What comes to mind when I say “food waste”? I’m so excited to explore this with you today because it’s way more important than you may realize. Food waste is a major issue around the world, with the U.S. being one of the worst offenders. Approximately 30-40% of food produced in the U.S. is thrown away. This translates to more than 130 billion pounds of food that goes to waste. Why is this an issue? This is perfectly good food that could be used to feed hungry families that instead ends up in a landfill. It is also a tremendous waste of resources including land, water, and energy that went into producing food that was never utilized. This contributes to global warming, deforestation, and the overuse and pollution of limited natural resources. So what can we do to make a difference? I’m talking all about 6 Tips to Reduce Food Waste on a Plant-Based Diet today because guess what? What you eat matters here! 

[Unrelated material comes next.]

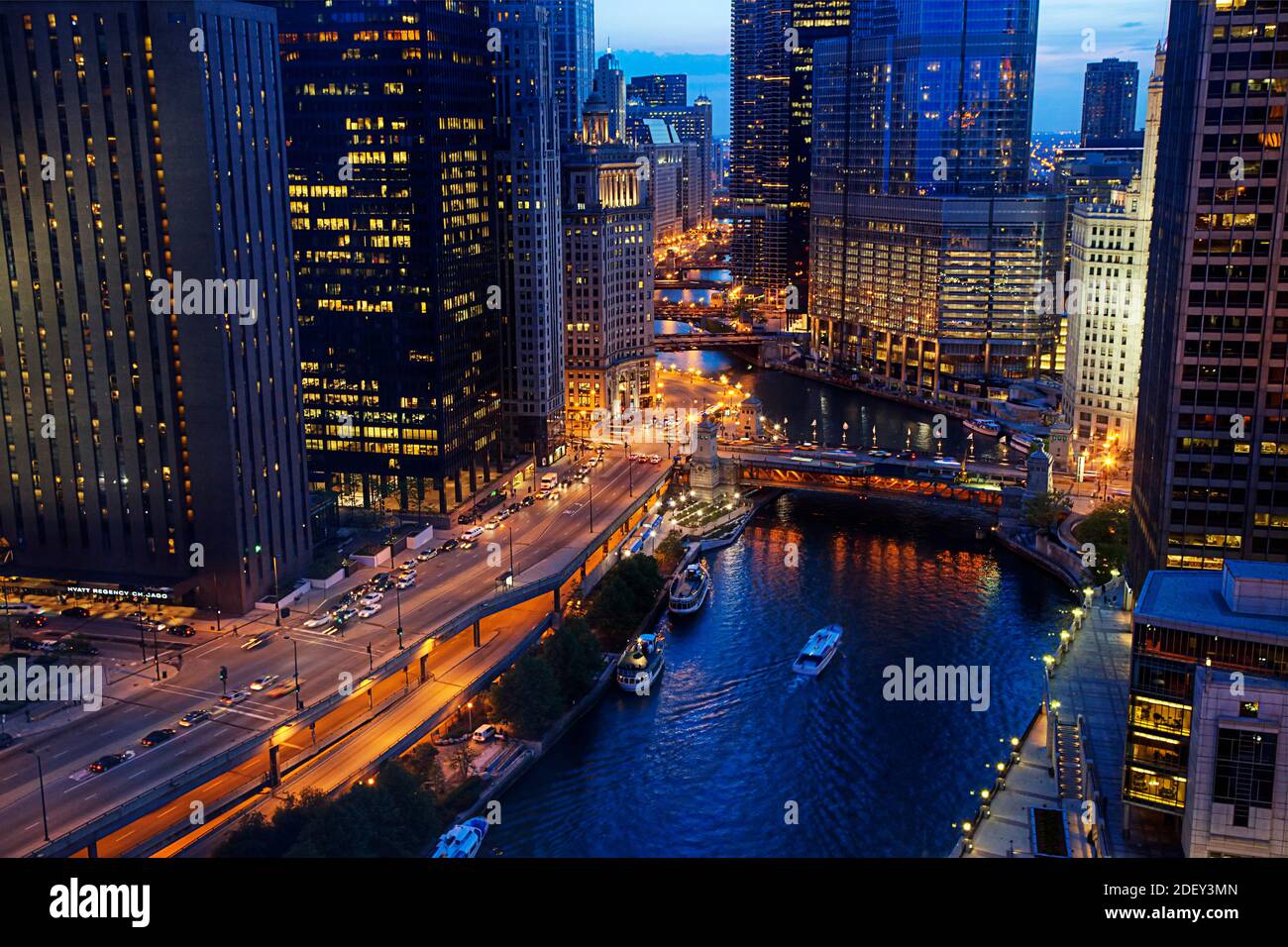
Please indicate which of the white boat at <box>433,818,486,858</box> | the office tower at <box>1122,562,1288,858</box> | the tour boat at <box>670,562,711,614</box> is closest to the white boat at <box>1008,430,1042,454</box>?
the tour boat at <box>670,562,711,614</box>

Interestingly, the majority of food is thrown out at retail and consumers levels. This means that as consumers, we have the power to make an impactful change to reduce food waste. By being more mindful of our practices we can easily live more sustainably and reduce our carbon footprint in a meaningful way. This is where 6 Tips to Reduce Food Waste on a Plant-Based Diet comes in. I’m going to show you how to implement these tips starting NOW so you know exactly what to do for your part in reducing food waste and living more sustainably.

6 Tips to Reduce Food Waste on a Plant-Based Diet

Meal Prepping

Planning meals for the week and making a grocery list before you do your grocery shopping are simple steps to take in order to reduce purchasing more food than you need. With a plan in place, you know exactly what to buy and how that item will be used. This prevents purchasing items that you won’t use and that will just be thrown away. 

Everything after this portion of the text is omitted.